** start Records shown **
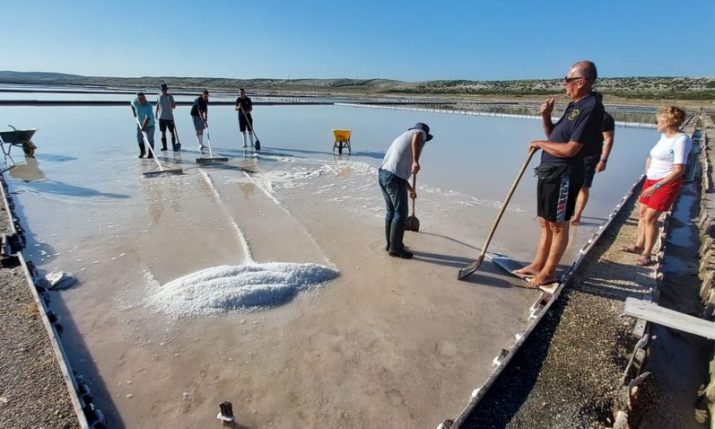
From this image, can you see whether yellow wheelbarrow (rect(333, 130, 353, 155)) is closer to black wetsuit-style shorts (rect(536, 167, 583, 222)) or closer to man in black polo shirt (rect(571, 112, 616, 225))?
man in black polo shirt (rect(571, 112, 616, 225))

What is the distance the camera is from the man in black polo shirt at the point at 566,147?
2.90 meters

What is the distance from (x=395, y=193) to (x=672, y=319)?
2330 millimetres

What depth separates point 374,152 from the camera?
410 inches

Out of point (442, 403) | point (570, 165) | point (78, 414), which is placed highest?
point (570, 165)

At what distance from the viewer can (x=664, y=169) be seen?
139 inches

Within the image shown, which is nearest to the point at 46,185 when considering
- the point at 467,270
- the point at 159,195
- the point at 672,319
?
the point at 159,195

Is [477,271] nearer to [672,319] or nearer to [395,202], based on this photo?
[395,202]

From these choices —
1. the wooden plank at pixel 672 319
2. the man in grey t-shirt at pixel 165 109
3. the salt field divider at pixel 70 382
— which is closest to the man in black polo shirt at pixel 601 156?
the wooden plank at pixel 672 319

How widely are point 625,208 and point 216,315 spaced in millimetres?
5642

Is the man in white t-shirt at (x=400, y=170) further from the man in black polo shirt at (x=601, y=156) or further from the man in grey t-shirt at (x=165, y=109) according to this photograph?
the man in grey t-shirt at (x=165, y=109)

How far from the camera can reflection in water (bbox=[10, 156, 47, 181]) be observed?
709cm

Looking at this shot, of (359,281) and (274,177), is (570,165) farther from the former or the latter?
(274,177)

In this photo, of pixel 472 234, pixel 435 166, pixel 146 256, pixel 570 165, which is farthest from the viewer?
pixel 435 166

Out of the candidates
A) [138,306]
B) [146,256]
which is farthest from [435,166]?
[138,306]
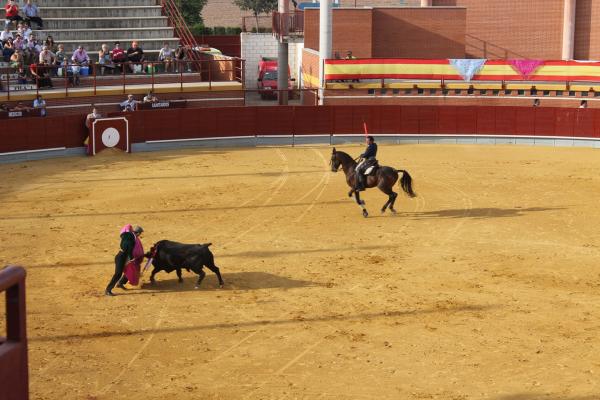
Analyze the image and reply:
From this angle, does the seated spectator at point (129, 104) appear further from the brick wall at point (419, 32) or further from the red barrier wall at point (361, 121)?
the brick wall at point (419, 32)

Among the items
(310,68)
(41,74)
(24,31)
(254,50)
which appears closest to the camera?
(41,74)

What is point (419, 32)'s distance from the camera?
44.6 metres

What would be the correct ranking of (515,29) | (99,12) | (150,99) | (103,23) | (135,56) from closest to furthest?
(150,99), (135,56), (103,23), (99,12), (515,29)

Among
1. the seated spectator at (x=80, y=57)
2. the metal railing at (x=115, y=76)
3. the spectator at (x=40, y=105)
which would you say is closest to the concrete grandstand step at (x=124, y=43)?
the metal railing at (x=115, y=76)

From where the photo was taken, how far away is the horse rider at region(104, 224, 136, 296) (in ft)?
47.7

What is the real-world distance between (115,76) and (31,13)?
17.9 feet

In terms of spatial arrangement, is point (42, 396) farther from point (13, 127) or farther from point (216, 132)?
point (216, 132)

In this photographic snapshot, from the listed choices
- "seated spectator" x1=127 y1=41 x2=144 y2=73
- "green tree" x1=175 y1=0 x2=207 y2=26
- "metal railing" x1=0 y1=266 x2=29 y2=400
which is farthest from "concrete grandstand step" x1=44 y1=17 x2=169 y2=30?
"metal railing" x1=0 y1=266 x2=29 y2=400

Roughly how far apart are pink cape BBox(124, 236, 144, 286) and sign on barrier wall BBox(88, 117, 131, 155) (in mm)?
15879

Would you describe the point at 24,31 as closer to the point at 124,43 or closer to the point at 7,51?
the point at 7,51

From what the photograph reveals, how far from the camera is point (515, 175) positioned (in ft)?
88.2

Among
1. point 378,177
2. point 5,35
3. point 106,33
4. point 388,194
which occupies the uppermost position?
point 106,33

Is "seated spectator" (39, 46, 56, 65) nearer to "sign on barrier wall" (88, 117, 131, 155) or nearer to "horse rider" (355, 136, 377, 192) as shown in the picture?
"sign on barrier wall" (88, 117, 131, 155)

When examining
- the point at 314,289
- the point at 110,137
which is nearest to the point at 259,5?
the point at 110,137
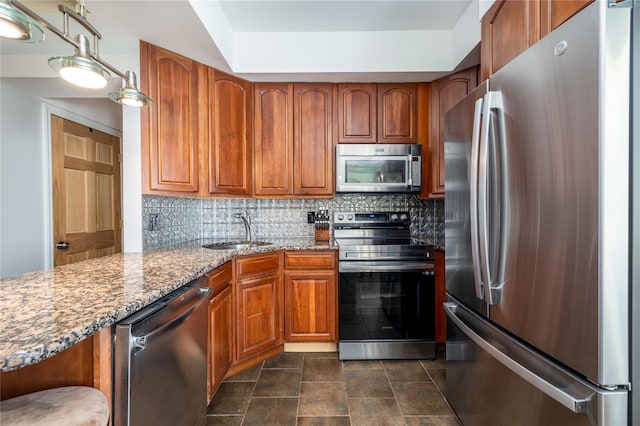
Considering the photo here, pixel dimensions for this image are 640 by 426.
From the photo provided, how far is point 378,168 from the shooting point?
2.63m

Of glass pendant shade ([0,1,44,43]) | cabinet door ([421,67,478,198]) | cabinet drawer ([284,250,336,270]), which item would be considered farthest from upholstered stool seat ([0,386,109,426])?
cabinet door ([421,67,478,198])

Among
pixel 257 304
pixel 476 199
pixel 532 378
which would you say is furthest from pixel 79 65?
pixel 532 378

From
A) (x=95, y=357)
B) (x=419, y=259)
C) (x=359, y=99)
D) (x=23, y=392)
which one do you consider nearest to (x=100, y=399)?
(x=95, y=357)

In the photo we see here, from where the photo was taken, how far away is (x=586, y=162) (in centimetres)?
83

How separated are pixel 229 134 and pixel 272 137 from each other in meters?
0.38

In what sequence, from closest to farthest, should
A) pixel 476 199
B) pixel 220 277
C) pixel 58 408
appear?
pixel 58 408 → pixel 476 199 → pixel 220 277

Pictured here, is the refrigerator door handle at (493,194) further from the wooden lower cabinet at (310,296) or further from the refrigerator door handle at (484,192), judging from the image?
the wooden lower cabinet at (310,296)

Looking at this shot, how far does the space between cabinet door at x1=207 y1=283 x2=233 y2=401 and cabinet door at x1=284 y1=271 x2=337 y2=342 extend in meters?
0.51

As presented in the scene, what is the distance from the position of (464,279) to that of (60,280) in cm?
181

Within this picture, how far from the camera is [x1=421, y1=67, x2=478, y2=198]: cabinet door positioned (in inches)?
102

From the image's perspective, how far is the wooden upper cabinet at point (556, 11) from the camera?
985 millimetres

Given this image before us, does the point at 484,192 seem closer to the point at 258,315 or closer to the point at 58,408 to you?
the point at 58,408

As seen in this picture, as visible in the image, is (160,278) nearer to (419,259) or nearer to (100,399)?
(100,399)

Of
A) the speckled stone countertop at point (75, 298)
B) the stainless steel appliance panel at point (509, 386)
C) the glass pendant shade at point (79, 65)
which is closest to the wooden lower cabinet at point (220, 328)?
the speckled stone countertop at point (75, 298)
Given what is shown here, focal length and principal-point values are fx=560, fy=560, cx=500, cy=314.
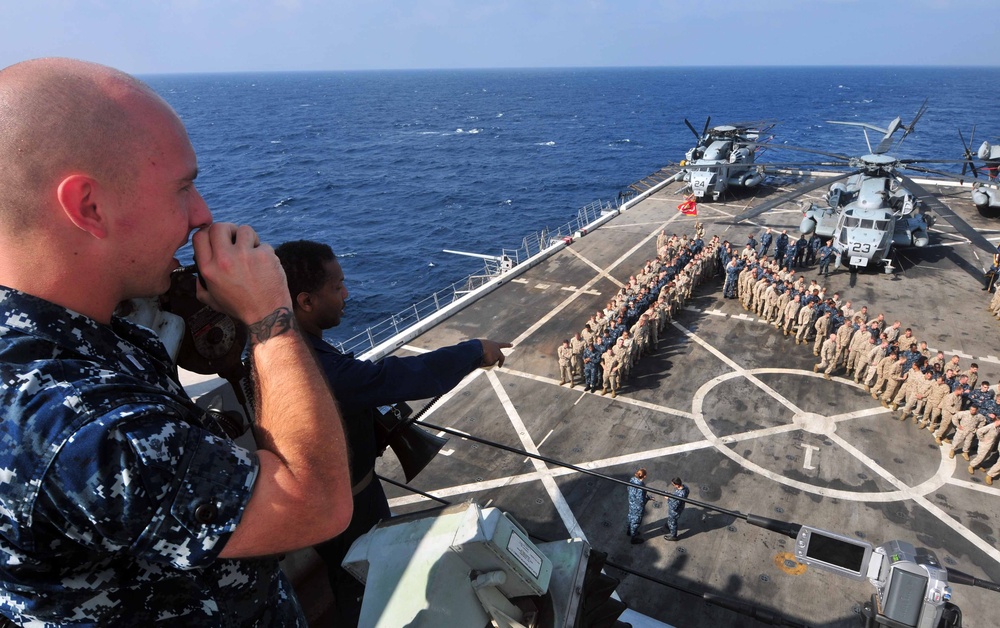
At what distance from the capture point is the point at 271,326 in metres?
1.69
** end Records shown **
- _The problem_
Update all of the items above by replacing "closer to" with "nearer to" wherever it occurs, leaving everything else unchanged. Omit the pictures from your reply.

- _Written answer_
From this image, can you see whether yellow wheelbarrow (rect(333, 130, 353, 155)) is nearer to black wetsuit-style shorts (rect(536, 167, 583, 222)) or nearer to man in black polo shirt (rect(571, 112, 616, 225))?
man in black polo shirt (rect(571, 112, 616, 225))

What is the distance the camera is from the man in black polo shirt at the point at 566,147?
2.90 meters

What is the distance from (x=395, y=193) to (x=672, y=319)?
2330 millimetres

What depth separates point 374,152 from the camera?
410 inches

Out of point (442, 403) | point (570, 165) | point (78, 414), which is placed highest?
point (570, 165)

At what distance from the viewer can (x=664, y=169) be seen?
139 inches

Within the image shown, which is nearest to the point at 46,185 when considering
- the point at 467,270
- the point at 159,195
- the point at 672,319
?
the point at 159,195

Is [477,271] nearer to [672,319] or nearer to [395,202], based on this photo?
[395,202]

From these choices —
1. the wooden plank at pixel 672 319
2. the man in grey t-shirt at pixel 165 109
3. the salt field divider at pixel 70 382
— which is closest to the man in black polo shirt at pixel 601 156?
the wooden plank at pixel 672 319

How widely are point 625,208 and point 216,315 spaced in millimetres?
5642

Is the man in white t-shirt at (x=400, y=170) further from the man in black polo shirt at (x=601, y=156) or further from the man in grey t-shirt at (x=165, y=109) according to this photograph?
the man in grey t-shirt at (x=165, y=109)

How far from the camera can reflection in water (bbox=[10, 156, 47, 181]) be observed?
709cm

Looking at this shot, of (359,281) and (274,177), is (570,165) farther from the former or the latter?
(274,177)

In this photo, of pixel 472 234, pixel 435 166, pixel 146 256, pixel 570 165, which is farthest from the viewer?
pixel 435 166

Out of the candidates
A) [138,306]
B) [146,256]
which is farthest from [435,166]?
[138,306]
Analyze the image and reply:
From this angle, does the seated spectator at point (129, 104) appear further from the brick wall at point (419, 32) or further from the red barrier wall at point (361, 121)?
the brick wall at point (419, 32)

Among the items
(310,68)
(41,74)
(24,31)
(254,50)
which appears closest to the camera?
(41,74)

What is point (419, 32)'s distance from the camera?
44.6 metres

What would be the correct ranking of (515,29) | (99,12) | (150,99) | (103,23) | (135,56) from closest to furthest?
(150,99), (135,56), (103,23), (99,12), (515,29)

Among
1. the seated spectator at (x=80, y=57)
2. the metal railing at (x=115, y=76)
3. the spectator at (x=40, y=105)
which would you say is closest to the concrete grandstand step at (x=124, y=43)?
the metal railing at (x=115, y=76)

From where the photo was taken, how far away is the horse rider at region(104, 224, 136, 296) (in ft)?
47.7

What is the real-world distance between (115,76) and (31,13)?
17.9 feet

In terms of spatial arrangement, is point (42, 396) farther from point (13, 127) or farther from point (216, 132)?
point (216, 132)

In this photographic snapshot, from the listed choices
- "seated spectator" x1=127 y1=41 x2=144 y2=73
- "green tree" x1=175 y1=0 x2=207 y2=26
- "metal railing" x1=0 y1=266 x2=29 y2=400
which is farthest from "concrete grandstand step" x1=44 y1=17 x2=169 y2=30?
"metal railing" x1=0 y1=266 x2=29 y2=400

Roughly how far apart are pink cape BBox(124, 236, 144, 286) and sign on barrier wall BBox(88, 117, 131, 155) (in mm)?
15879

Would you describe the point at 24,31 as nearer to the point at 124,43 or nearer to the point at 7,51?
the point at 7,51

From what the photograph reveals, how far from the camera is point (515, 175) positioned (in ft)?
88.2

Among
1. point 378,177
2. point 5,35
3. point 106,33
4. point 388,194
which occupies the uppermost position?
point 106,33

Is "seated spectator" (39, 46, 56, 65) nearer to "sign on barrier wall" (88, 117, 131, 155) or nearer to "horse rider" (355, 136, 377, 192) as shown in the picture?
"sign on barrier wall" (88, 117, 131, 155)

When examining
- the point at 314,289
- the point at 110,137
which is nearest to the point at 259,5?
the point at 110,137
Considering the photo here, pixel dimensions for this image are 640 by 426.
From the photo provided, how far is point 378,168 from the shooting point?
2.63m

Of glass pendant shade ([0,1,44,43]) | cabinet door ([421,67,478,198]) | cabinet drawer ([284,250,336,270]), which item would be considered farthest from upholstered stool seat ([0,386,109,426])?
cabinet door ([421,67,478,198])

Among
pixel 257 304
pixel 476 199
pixel 532 378
which would you say is furthest from pixel 79 65?
pixel 532 378

From
A) (x=95, y=357)
B) (x=419, y=259)
C) (x=359, y=99)
D) (x=23, y=392)
which one do you consider nearest to (x=100, y=399)?
(x=95, y=357)

In the photo we see here, from where the photo was taken, how far away is (x=586, y=162) (in centimetres)?
83

How separated are pixel 229 134 and pixel 272 137 from each other in meters?
0.38

In what sequence, from closest to farthest, should
A) pixel 476 199
B) pixel 220 277
C) pixel 58 408
appear?
pixel 58 408 → pixel 476 199 → pixel 220 277

Pictured here, is the refrigerator door handle at (493,194) further from the wooden lower cabinet at (310,296) or further from the refrigerator door handle at (484,192), judging from the image?
the wooden lower cabinet at (310,296)

Looking at this shot, how far does the space between cabinet door at x1=207 y1=283 x2=233 y2=401 and cabinet door at x1=284 y1=271 x2=337 y2=342 extend in meters?
0.51

As presented in the scene, what is the distance from the position of (464,279) to that of (60,280) in cm?
181

Within this picture, how far from the camera is [x1=421, y1=67, x2=478, y2=198]: cabinet door positioned (in inches)?
102

From the image's perspective, how far is the wooden upper cabinet at point (556, 11) from the camera?
985 millimetres

Given this image before us, does the point at 484,192 seem nearer to the point at 258,315 or nearer to the point at 58,408 to you?
the point at 58,408

As seen in this picture, as visible in the image, is (160,278) nearer to (419,259) or nearer to (100,399)?
(100,399)

Of
A) the speckled stone countertop at point (75, 298)
B) the stainless steel appliance panel at point (509, 386)
C) the glass pendant shade at point (79, 65)
which is closest to the wooden lower cabinet at point (220, 328)?
the speckled stone countertop at point (75, 298)
Given what is shown here, focal length and principal-point values are fx=560, fy=560, cx=500, cy=314.
At what distance from the capture point is the point at 271,326 in metres?
1.69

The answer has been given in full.